Automorphism group of elliptic curve in char 2

Question

I'm trying to calculate the automorphism group of elliptic curve with $j$-invariant $0$ in a field $K$ of characteristic $2$. Let $ Y^2Z+b_3YZ^2=X^3$ the elliptic curve. The substitutions preserving this form are: $$X=u^2X+s^2Z$$ $$Y=u^2sX+u^3Y+t$$ $$Z=Z.$$ Then, the automorphisms of $E$ have $$u^3=1 \text{ with $u$ in $K^*$}$$ $$s(b_3+s^3)=0$$ $$s^6+tb_3+t^2=0.$$ So I have $24$ possible triplets $(u,s,t)$ forming a group with the composition law $$(u,s,t)*(v,\gamma,\delta) = (uv,u\gamma+\delta,u^2\gamma^2s+\delta+t).$$ Let $$a=(\xi_3,0,0)\text{ has order 3}$$ $$-1=(1,0,b_3)\text{ has order 2}$$ $$i=(1,\sqrt[3]b_3,b_3\xi_3^2)$$ $$j=(1,\sqrt[3]b_3\xi_3,b_3\xi_3^2)$$ $$k=(1,\sqrt[3]b_3\xi_3^2,b_3\xi_3^2)$$ with $$i^2=j^2=k^2=ijk=-1.$$ So $Q_8$ and $Z/3Z$ are two subgroups. How could I say that the group of automorphisms of $E$ is the semi-direct product of $Q_8$ and $\Bbb Z/3\Bbb Z$? This is what I've been thinking: let $\phi:\Bbb Z/3\Bbb Z\to Aut(Q_8)$ such that $\Bbb Z/3\Bbb Z$ acts on $Q_8$ with a permutation of $\pm i,\pm j, \pm k$ and fixing $\pm 1$ $$(\xi_3,0,0)*(1,s,t)*(\xi_3,0,0)^{-1}=(1,s\xi_3,t)$$ $$(\xi_3^2,0,0)*(1,s,t)*(\xi_3^2,0,0)^{-1}=(1,s\xi_3^2,t)$$ so I have $axa^{-1}=\phi(a)(x)$ for all $a\in \Bbb Z/3\Bbb Z \text{ and } x\in Q_8$. Is this the presentation of the semi-direct product of $Q_8$ and $\Bbb Z/3\Bbb Z$? I'm not sure it is enough to come to the conclusion.

Answer 1

Your work in the post is enough to say that this group is a semi-direct product $Q_8 \rtimes \Bbb Z/3\Bbb Z$. By the definition of a semi-direct product (see Wikipedia, for example), all that we need to verify that a group $G$ is a semi-direct product of a normal subgroup $N$ and a subgroup $H$ is that $G=NH$ and $N\cap H=\{e\}$. In our case, $N=Q_8$ (you can check normality by the group structure you've written down in your post) and $H=\Bbb Z/3\Bbb Z$, verifying that $N\cap H=\{e\}$ is clear since $N$ consists of elements of order dividing $3$ and $H$ consists of elements of order dividing $4$, and $G=NH$ by noticing that after you left-multiply an arbitrary element of $G$ by an appropriate power of $a$, you get an element in $H$. We can also see that it's a nontrivial semidirect product (i.e., not $Q_8\times \Bbb Z/3\Bbb Z$) by observing that $H$ isn't also normal - you have enough information to check this based on the group structure you've written down. So $G$ is a semi-direct product of $Q_8$ with $\Bbb Z/3\Bbb Z$.

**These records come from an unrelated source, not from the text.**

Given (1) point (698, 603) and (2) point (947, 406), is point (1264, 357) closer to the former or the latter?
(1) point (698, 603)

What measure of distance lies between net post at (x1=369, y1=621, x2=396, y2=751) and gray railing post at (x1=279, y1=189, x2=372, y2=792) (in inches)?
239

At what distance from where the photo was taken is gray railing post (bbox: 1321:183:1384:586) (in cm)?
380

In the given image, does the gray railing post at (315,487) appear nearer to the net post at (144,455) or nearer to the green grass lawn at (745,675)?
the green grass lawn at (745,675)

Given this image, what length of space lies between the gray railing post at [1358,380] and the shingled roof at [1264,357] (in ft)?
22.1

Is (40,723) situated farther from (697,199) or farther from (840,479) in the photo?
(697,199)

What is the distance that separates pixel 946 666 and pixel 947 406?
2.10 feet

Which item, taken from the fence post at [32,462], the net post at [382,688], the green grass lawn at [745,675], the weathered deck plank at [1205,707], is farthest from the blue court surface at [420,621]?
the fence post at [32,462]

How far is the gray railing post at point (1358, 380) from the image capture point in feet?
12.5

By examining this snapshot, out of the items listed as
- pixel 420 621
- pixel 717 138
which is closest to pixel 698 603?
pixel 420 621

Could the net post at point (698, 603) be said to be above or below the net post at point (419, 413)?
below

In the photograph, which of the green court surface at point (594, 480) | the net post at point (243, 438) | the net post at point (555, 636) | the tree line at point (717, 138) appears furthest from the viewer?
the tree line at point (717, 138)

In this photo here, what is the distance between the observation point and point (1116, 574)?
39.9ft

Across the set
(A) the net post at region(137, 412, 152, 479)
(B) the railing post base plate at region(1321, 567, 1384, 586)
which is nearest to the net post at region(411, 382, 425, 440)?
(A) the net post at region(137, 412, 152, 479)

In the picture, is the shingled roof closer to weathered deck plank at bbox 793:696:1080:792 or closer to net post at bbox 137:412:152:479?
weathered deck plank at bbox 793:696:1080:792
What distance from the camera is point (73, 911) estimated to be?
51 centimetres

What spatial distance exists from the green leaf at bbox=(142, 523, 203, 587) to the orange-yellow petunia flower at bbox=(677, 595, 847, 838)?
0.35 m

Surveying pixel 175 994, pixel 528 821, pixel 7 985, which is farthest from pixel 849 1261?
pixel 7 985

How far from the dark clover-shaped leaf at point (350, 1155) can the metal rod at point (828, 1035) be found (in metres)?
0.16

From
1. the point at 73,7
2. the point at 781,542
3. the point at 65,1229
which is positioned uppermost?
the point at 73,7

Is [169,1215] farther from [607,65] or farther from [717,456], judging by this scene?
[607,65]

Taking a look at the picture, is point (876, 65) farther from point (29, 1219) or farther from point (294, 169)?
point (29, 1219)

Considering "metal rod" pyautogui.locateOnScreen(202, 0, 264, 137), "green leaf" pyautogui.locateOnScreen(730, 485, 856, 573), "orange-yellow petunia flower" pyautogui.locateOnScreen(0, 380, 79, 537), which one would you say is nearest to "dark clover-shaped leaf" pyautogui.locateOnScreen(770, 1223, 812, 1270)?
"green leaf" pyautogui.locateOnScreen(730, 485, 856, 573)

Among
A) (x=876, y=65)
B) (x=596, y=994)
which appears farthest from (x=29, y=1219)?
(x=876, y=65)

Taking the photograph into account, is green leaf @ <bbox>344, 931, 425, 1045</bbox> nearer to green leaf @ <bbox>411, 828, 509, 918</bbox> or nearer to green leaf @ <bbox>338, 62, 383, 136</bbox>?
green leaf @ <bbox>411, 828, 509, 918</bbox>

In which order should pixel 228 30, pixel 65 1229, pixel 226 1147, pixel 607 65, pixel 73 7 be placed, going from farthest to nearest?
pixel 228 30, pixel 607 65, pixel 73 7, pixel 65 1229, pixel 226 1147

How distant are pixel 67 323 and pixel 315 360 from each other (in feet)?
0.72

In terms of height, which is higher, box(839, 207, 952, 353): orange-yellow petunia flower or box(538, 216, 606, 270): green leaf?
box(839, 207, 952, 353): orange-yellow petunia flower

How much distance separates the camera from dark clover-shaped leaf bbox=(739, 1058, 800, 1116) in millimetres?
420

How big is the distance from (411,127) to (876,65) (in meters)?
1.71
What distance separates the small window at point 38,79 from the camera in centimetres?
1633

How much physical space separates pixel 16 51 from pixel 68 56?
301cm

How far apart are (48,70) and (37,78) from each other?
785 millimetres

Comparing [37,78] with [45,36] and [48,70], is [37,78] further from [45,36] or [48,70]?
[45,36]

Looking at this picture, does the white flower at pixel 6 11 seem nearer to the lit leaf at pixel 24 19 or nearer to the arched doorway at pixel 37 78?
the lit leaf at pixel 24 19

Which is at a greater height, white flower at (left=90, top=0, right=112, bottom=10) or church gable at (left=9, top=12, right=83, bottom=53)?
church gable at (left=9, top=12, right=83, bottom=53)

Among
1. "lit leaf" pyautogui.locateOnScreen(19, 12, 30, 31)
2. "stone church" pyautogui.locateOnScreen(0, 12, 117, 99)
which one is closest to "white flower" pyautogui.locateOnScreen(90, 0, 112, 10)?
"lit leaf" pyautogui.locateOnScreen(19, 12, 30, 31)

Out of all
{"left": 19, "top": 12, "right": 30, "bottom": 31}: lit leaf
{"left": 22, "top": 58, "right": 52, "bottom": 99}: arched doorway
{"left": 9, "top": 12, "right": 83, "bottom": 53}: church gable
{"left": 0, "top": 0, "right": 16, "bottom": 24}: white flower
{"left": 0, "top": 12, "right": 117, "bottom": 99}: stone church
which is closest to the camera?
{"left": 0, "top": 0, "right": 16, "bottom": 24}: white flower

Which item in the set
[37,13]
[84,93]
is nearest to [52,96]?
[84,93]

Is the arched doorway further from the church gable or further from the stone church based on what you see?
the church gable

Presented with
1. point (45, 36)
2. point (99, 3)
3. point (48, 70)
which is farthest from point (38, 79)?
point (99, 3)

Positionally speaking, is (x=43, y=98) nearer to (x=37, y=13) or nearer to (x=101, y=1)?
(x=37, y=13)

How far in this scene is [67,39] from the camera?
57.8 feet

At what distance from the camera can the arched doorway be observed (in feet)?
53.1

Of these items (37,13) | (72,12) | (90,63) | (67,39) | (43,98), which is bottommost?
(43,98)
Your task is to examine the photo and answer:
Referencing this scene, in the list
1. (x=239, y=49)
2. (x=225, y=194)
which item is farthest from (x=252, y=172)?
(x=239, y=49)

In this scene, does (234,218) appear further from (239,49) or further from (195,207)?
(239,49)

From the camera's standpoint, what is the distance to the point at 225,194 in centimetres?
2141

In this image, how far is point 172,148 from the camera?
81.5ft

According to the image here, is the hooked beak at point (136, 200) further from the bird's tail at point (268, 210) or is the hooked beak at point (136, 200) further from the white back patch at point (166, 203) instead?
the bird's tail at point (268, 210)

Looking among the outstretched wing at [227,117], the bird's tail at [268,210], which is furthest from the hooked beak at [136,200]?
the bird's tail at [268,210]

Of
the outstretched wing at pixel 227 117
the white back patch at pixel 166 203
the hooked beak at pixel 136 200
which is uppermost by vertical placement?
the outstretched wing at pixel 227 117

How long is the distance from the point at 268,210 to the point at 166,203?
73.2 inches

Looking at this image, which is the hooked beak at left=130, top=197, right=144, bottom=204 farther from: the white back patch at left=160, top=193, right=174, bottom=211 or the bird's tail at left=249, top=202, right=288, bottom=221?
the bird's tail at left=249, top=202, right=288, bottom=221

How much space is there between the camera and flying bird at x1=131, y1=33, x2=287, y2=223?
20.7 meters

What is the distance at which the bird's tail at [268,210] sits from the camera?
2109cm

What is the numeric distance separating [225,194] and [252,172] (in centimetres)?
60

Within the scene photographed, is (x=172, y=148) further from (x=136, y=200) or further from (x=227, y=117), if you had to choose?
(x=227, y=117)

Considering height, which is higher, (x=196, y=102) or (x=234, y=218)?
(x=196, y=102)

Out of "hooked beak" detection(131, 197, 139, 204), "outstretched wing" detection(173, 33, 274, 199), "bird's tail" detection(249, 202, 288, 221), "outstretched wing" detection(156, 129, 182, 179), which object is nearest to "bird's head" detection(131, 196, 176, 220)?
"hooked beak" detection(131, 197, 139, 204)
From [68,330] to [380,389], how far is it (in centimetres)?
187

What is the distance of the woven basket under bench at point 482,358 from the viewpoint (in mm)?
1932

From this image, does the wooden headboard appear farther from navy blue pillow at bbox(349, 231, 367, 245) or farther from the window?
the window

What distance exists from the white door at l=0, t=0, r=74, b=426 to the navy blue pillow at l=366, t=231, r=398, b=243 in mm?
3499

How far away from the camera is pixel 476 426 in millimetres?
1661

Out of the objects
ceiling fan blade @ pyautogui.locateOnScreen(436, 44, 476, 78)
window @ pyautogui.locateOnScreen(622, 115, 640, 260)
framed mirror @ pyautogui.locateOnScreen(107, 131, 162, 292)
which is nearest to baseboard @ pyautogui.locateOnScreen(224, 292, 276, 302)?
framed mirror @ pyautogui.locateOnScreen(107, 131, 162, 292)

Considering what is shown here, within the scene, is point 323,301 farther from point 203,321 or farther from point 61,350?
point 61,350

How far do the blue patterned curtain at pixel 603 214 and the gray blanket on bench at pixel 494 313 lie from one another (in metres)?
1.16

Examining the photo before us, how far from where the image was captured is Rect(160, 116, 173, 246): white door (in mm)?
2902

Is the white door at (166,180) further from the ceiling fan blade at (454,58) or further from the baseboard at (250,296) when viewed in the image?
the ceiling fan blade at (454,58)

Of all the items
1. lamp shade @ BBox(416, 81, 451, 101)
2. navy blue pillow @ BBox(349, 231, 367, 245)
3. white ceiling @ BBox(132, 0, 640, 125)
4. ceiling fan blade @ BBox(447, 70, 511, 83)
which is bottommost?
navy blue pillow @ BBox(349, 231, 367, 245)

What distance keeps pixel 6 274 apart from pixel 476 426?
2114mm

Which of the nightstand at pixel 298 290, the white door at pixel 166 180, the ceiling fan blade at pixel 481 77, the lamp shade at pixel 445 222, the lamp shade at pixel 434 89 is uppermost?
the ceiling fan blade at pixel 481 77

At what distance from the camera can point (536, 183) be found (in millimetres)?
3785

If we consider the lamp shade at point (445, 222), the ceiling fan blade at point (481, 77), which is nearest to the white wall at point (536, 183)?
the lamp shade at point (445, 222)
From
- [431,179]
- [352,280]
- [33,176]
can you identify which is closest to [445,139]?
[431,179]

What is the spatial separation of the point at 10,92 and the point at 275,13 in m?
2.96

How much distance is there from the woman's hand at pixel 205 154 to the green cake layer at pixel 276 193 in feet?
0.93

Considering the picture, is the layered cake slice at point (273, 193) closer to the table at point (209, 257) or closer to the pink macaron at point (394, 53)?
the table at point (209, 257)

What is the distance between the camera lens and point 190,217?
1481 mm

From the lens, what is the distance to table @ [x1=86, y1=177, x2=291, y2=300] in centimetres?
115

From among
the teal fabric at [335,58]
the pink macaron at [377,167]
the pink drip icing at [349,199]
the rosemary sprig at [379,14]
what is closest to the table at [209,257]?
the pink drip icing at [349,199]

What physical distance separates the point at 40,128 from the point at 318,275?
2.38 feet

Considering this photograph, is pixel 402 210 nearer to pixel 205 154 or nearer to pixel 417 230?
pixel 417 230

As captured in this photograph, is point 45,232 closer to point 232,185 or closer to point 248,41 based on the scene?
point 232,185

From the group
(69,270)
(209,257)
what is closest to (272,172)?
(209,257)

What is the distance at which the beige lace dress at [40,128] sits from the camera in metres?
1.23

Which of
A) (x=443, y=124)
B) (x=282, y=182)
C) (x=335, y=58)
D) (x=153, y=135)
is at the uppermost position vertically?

Now we might ask whether there are different nontrivial semi-direct products $Q_8 \rtimes \Bbb Z/3\Bbb Z$. For this, we note that if $\varphi:H\to Aut(N)$ and $f$ is an automorphism of $N$ so that conjugation by $f$ is an automorhpism of $Aut(N)$ denoted by $\gamma_f$, then $N\rtimes_\varphi H$ and $N\rtimes_{\gamma_f\circ\varphi} H$ are isomorphic as groups. In our case, $Aut(Q_8)=S_4$ (see groupprops, for instance), and the image of $\Bbb Z/3\Bbb Z$ can be given by the span of some 3-cycle in $S_4$. Since there's an inner automorphism of $S_4$ sending any 3-cycle to any other 3-cycle, we see that any two nontrivial semidirect products $Q_8 \rtimes \Bbb Z/3\Bbb Z$ are isomorphic, so it makes sense to speak of "the semidirect product" here, and indeed what you have written down is this. (The question of when two semi-direct products are isomorphic can be a little difficult in general.)

Answer 2

For the benefit of people who find this question in the future, I note that the automorphism group is a familiar group, namely it is isomorphic to $SL_2(3)$. This follows from KReiser's answer, since that answer shows there is a unique nontrivial semidirect product $Q_8\rtimes C_3$, and it's easy to check that $SL_2(3)$ is such a semidirect product.